▶ Data:
+ + +

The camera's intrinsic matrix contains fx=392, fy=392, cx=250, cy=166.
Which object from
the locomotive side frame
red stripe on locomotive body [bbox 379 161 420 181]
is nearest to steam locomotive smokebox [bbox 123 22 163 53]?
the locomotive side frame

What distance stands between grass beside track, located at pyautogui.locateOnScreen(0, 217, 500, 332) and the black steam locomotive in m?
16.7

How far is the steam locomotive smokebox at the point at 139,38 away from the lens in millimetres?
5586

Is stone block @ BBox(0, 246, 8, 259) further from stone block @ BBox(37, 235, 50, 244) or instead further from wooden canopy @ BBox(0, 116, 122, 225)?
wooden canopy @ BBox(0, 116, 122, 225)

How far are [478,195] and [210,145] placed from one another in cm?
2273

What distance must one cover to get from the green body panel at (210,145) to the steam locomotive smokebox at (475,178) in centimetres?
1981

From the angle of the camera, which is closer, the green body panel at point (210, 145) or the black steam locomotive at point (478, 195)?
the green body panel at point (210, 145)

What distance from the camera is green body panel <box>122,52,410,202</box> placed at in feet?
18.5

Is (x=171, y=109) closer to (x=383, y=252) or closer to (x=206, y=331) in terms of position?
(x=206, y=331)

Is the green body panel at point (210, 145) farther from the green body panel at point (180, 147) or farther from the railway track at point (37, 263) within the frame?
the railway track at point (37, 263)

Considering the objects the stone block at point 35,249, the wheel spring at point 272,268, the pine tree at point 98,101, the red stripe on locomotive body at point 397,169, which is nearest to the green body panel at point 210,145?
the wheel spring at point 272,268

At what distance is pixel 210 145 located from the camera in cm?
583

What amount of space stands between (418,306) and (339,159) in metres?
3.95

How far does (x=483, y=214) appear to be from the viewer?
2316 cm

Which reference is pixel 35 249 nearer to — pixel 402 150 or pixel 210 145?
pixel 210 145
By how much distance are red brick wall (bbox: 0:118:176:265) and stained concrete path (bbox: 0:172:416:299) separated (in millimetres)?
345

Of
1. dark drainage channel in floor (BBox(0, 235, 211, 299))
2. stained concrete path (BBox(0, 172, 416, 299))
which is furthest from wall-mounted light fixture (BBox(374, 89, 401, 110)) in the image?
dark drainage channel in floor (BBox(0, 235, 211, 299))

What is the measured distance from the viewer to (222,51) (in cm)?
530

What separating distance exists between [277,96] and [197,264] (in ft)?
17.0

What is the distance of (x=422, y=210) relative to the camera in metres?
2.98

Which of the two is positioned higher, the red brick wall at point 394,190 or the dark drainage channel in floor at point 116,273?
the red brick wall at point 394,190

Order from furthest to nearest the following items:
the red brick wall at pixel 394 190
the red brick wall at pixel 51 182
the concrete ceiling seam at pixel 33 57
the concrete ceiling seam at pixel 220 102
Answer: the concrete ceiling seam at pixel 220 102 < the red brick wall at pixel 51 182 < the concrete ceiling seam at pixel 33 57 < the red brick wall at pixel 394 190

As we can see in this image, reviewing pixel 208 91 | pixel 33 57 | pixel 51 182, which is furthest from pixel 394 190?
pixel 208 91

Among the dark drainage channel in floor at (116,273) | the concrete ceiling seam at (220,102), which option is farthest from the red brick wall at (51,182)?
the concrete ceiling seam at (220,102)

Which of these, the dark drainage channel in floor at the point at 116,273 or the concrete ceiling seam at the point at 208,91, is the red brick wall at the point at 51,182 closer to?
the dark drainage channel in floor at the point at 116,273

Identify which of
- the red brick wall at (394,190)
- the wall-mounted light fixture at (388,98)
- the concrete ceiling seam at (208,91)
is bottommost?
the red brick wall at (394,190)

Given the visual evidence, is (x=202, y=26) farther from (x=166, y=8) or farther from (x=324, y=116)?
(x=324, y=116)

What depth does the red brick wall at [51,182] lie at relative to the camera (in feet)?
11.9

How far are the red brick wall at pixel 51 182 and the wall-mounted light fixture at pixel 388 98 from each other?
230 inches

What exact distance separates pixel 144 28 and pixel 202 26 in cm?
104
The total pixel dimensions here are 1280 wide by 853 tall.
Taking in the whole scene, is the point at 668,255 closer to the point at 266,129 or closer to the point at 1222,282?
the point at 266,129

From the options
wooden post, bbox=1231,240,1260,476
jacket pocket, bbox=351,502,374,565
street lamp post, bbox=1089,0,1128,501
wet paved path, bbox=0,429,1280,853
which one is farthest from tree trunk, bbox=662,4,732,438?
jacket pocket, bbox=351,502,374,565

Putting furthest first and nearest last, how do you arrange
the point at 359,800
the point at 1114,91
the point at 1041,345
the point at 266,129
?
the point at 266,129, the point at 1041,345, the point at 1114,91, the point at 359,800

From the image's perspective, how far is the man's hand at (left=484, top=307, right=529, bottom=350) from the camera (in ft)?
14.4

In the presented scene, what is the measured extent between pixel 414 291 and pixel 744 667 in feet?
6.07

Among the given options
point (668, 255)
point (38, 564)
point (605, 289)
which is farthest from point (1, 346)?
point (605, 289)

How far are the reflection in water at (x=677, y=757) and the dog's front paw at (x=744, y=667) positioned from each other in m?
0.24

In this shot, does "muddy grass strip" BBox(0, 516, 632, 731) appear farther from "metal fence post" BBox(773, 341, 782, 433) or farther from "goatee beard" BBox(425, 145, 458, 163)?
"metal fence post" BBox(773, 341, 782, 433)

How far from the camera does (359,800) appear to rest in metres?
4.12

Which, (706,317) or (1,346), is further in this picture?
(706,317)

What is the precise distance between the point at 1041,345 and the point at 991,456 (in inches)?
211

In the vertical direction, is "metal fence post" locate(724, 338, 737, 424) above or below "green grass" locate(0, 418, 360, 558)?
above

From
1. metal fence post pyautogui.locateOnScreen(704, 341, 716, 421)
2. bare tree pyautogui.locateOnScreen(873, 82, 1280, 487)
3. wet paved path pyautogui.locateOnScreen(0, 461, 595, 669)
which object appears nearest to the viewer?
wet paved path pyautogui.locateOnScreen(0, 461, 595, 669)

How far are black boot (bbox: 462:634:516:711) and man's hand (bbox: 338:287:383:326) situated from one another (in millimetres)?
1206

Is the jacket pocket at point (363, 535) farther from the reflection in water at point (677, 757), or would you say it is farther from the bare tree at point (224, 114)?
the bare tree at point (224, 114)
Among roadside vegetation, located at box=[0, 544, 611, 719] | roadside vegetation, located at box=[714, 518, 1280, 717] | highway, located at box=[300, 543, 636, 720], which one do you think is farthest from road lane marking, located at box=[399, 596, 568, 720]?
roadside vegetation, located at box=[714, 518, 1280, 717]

+ + +

▶ Task description: Render every line of the entries above as a JSON list of strings, one string per line, leaving out blank lines.

▶ Answer for this exercise:
[
  "The camera's intrinsic matrix contains fx=392, fy=392, cx=250, cy=166.",
  "Which object from",
  "the locomotive side frame",
  "red stripe on locomotive body [bbox 379 161 420 181]",
  "is nearest to steam locomotive smokebox [bbox 123 22 163 53]?",
  "the locomotive side frame",
  "What distance stands between grass beside track, located at pyautogui.locateOnScreen(0, 217, 500, 332) and the black steam locomotive in m?",
  "16.7",
  "How far is the steam locomotive smokebox at the point at 139,38 away from the lens in millimetres?",
  "5586",
  "Is stone block @ BBox(0, 246, 8, 259) further from stone block @ BBox(37, 235, 50, 244) or instead further from wooden canopy @ BBox(0, 116, 122, 225)?",
  "wooden canopy @ BBox(0, 116, 122, 225)",
  "How far are [478,195] and [210,145] placed from one another in cm?",
  "2273",
  "What distance must one cover to get from the green body panel at (210,145) to the steam locomotive smokebox at (475,178) in centimetres?",
  "1981",
  "From the angle of the camera, which is closer, the green body panel at point (210, 145) or the black steam locomotive at point (478, 195)?",
  "the green body panel at point (210, 145)",
  "What distance from the camera is green body panel <box>122,52,410,202</box> placed at in feet?",
  "18.5",
  "Is (x=171, y=109) closer to (x=383, y=252) or closer to (x=206, y=331) in terms of position?",
  "(x=206, y=331)",
  "Is the green body panel at point (210, 145) farther from the green body panel at point (180, 147) or farther from the railway track at point (37, 263) within the frame?",
  "the railway track at point (37, 263)",
  "Considering the objects the stone block at point 35,249, the wheel spring at point 272,268, the pine tree at point 98,101, the red stripe on locomotive body at point 397,169, which is nearest to the green body panel at point 210,145?",
  "the wheel spring at point 272,268",
  "At what distance is pixel 210 145 located from the camera in cm?",
  "583",
  "What amount of space stands between (418,306) and (339,159) in metres?",
  "3.95",
  "How far does (x=483, y=214) appear to be from the viewer?",
  "2316 cm",
  "Which reference is pixel 35 249 nearer to — pixel 402 150 or pixel 210 145?",
  "pixel 210 145",
  "By how much distance are red brick wall (bbox: 0:118:176:265) and stained concrete path (bbox: 0:172:416:299) separated (in millimetres)?",
  "345",
  "Of",
  "1. dark drainage channel in floor (BBox(0, 235, 211, 299))",
  "2. stained concrete path (BBox(0, 172, 416, 299))",
  "which is furthest from wall-mounted light fixture (BBox(374, 89, 401, 110)) in the image?",
  "dark drainage channel in floor (BBox(0, 235, 211, 299))",
  "What is the measured distance from the viewer to (222,51) (in cm)?",
  "530",
  "What separating distance exists between [277,96] and [197,264] (in ft)?",
  "17.0",
  "What is the distance of (x=422, y=210) relative to the camera in metres?",
  "2.98",
  "Which of the two is positioned higher, the red brick wall at point 394,190 or the dark drainage channel in floor at point 116,273?",
  "the red brick wall at point 394,190",
  "Order from furthest to nearest the following items:",
  "the red brick wall at pixel 394 190",
  "the red brick wall at pixel 51 182",
  "the concrete ceiling seam at pixel 33 57",
  "the concrete ceiling seam at pixel 220 102",
  "Answer: the concrete ceiling seam at pixel 220 102 < the red brick wall at pixel 51 182 < the concrete ceiling seam at pixel 33 57 < the red brick wall at pixel 394 190",
  "As we can see in this image, reviewing pixel 208 91 | pixel 33 57 | pixel 51 182, which is furthest from pixel 394 190?",
  "pixel 208 91",
  "Among the dark drainage channel in floor at (116,273) | the concrete ceiling seam at (220,102), which option is farthest from the red brick wall at (51,182)?",
  "the concrete ceiling seam at (220,102)",
  "Which of these, the dark drainage channel in floor at the point at 116,273 or the concrete ceiling seam at the point at 208,91, is the red brick wall at the point at 51,182 closer to?",
  "the dark drainage channel in floor at the point at 116,273",
  "Identify which of",
  "- the red brick wall at (394,190)",
  "- the wall-mounted light fixture at (388,98)",
  "- the concrete ceiling seam at (208,91)",
  "is bottommost?",
  "the red brick wall at (394,190)",
  "Given the visual evidence, is (x=202, y=26) farther from (x=166, y=8) or farther from (x=324, y=116)?",
  "(x=324, y=116)",
  "What depth does the red brick wall at [51,182] lie at relative to the camera (in feet)?",
  "11.9",
  "How far are the red brick wall at pixel 51 182 and the wall-mounted light fixture at pixel 388 98 from each other?",
  "230 inches",
  "What exact distance separates pixel 144 28 and pixel 202 26 in cm?",
  "104",
  "The total pixel dimensions here are 1280 wide by 853 tall.",
  "Taking in the whole scene, is the point at 668,255 closer to the point at 266,129 or closer to the point at 1222,282?",
  "the point at 266,129",
  "From the options",
  "wooden post, bbox=1231,240,1260,476",
  "jacket pocket, bbox=351,502,374,565",
  "street lamp post, bbox=1089,0,1128,501",
  "wet paved path, bbox=0,429,1280,853",
  "which one is farthest from tree trunk, bbox=662,4,732,438?",
  "jacket pocket, bbox=351,502,374,565",
  "Putting furthest first and nearest last, how do you arrange",
  "the point at 359,800",
  "the point at 1114,91",
  "the point at 1041,345",
  "the point at 266,129",
  "?",
  "the point at 266,129, the point at 1041,345, the point at 1114,91, the point at 359,800",
  "From the image's perspective, how far is the man's hand at (left=484, top=307, right=529, bottom=350) from the camera (in ft)?",
  "14.4",
  "In the presented scene, what is the measured extent between pixel 414 291 and pixel 744 667 in feet?",
  "6.07",
  "Among the given options",
  "point (668, 255)",
  "point (38, 564)",
  "point (605, 289)",
  "which is farthest from point (1, 346)?",
  "point (605, 289)",
  "How far are the reflection in water at (x=677, y=757) and the dog's front paw at (x=744, y=667) positioned from each other in m?",
  "0.24",
  "In this shot, does \"muddy grass strip\" BBox(0, 516, 632, 731) appear farther from \"metal fence post\" BBox(773, 341, 782, 433) or farther from \"goatee beard\" BBox(425, 145, 458, 163)?",
  "\"metal fence post\" BBox(773, 341, 782, 433)",
  "How far from the camera does (359,800) appear to rest in metres?",
  "4.12",
  "Which, (706,317) or (1,346), is further in this picture?",
  "(706,317)",
  "What is the precise distance between the point at 1041,345 and the point at 991,456 (in inches)?",
  "211",
  "In the vertical direction, is \"metal fence post\" locate(724, 338, 737, 424) above or below \"green grass\" locate(0, 418, 360, 558)?",
  "above",
  "From",
  "1. metal fence post pyautogui.locateOnScreen(704, 341, 716, 421)",
  "2. bare tree pyautogui.locateOnScreen(873, 82, 1280, 487)",
  "3. wet paved path pyautogui.locateOnScreen(0, 461, 595, 669)",
  "which object appears nearest to the viewer?",
  "wet paved path pyautogui.locateOnScreen(0, 461, 595, 669)",
  "How far are black boot (bbox: 462:634:516:711) and man's hand (bbox: 338:287:383:326) situated from one another (in millimetres)?",
  "1206",
  "Is the jacket pocket at point (363, 535) farther from the reflection in water at point (677, 757), or would you say it is farther from the bare tree at point (224, 114)?",
  "the bare tree at point (224, 114)",
  "Among roadside vegetation, located at box=[0, 544, 611, 719] | roadside vegetation, located at box=[714, 518, 1280, 717] | highway, located at box=[300, 543, 636, 720], which one do you think is farthest from road lane marking, located at box=[399, 596, 568, 720]?",
  "roadside vegetation, located at box=[714, 518, 1280, 717]"
]